__DOCUMENT SEGMENT__:
I have a data set collected from Facebook consists of 10 class, each class have 2500 posts, but when count number of unique words in each class, they has different count as shown in the figure
Is this an imbalanced problem due to word count , or balanced according number of posts. and what is the best solution if it imbalanced?
update My python code:
data = pd.read_csv('E:\cluster data\One_File_nonnormalizenew2norm.txt', sep="*")
data.columns = ["text", "class1"]
data.dropna(inplace=True)
data['class1'] = data.class1.astype('category').cat.codes
text = data['text']
y = (data['class1'])
sentences_train, sentences_test, y_train, y_test = train_test_split(text, y, test_size=0.25, random_state=1000)
from sklearn.feature_extraction.text import CountVectorizer
num_class = len(np.unique(data.class1.values))
vectorizer = CountVectorizer()
vectorizer.fit(sentences_train)
X_train = vectorizer.transform(sentences_train)

__SUPPLIED MATERIAL__:

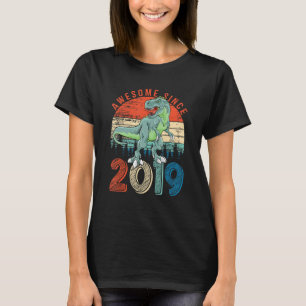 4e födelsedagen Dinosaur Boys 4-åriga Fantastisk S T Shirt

* * *

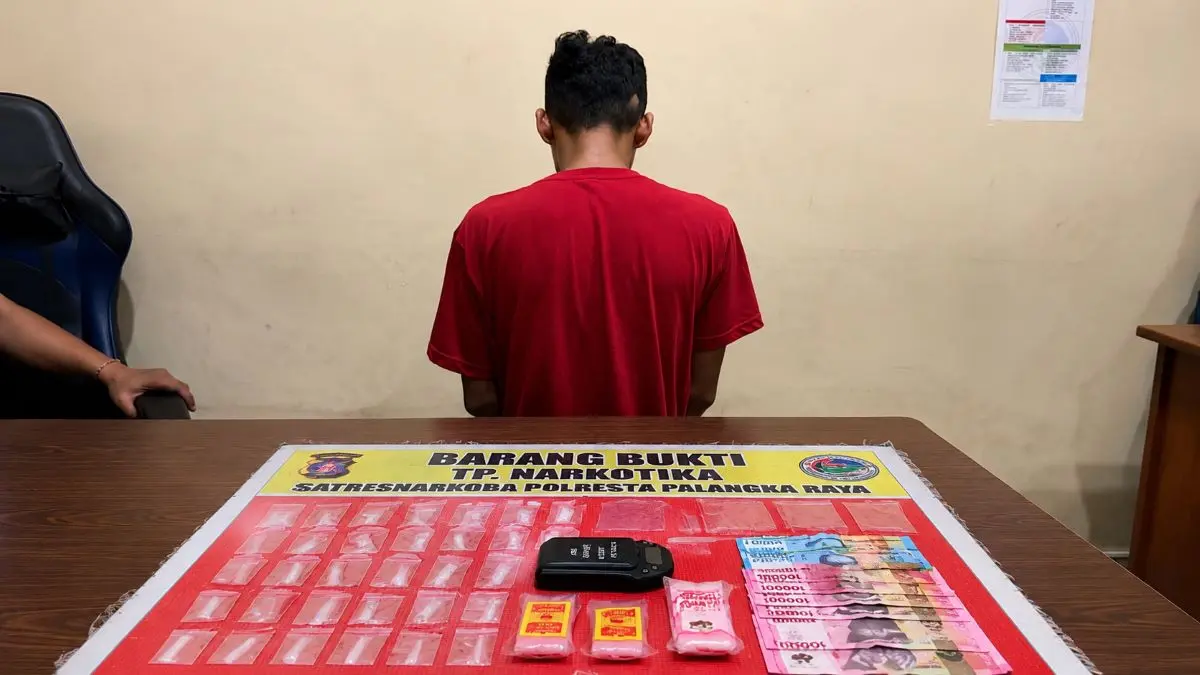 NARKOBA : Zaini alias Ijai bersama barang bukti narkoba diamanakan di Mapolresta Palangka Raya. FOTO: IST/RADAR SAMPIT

__WORK INSTRUCTION__: Continue the forum post about word counts in the Facebook post classes, picking up right after the last line of code.

__TASK ANSWER__:
X_test = vectorizer.transform(sentences_test)
model = Sequential()
max_words=5000
model.add(Dense(512, input_shape=(60874,)))
model.add(Dense(20,activation='softmax'))####
model.summary()
model.compile(loss='sparse_categorical_crossentropy',
optimizer='rmsprop',
metrics=['accuracy'])
model.fit(X_train, y_train,batch_size=150,epochs=10,verbose=2,validation_data=(X_test,y_test),shuffle=True)
predicted = model.predict(X_test)
predicted = np.argmax(predicted, axis=1)
accuracy_score(y_test, predicted)
predicted = model.predict(X_test)
predicted = np.argmax(predicted, axis=1)
accuracy_score(y_test, predicted)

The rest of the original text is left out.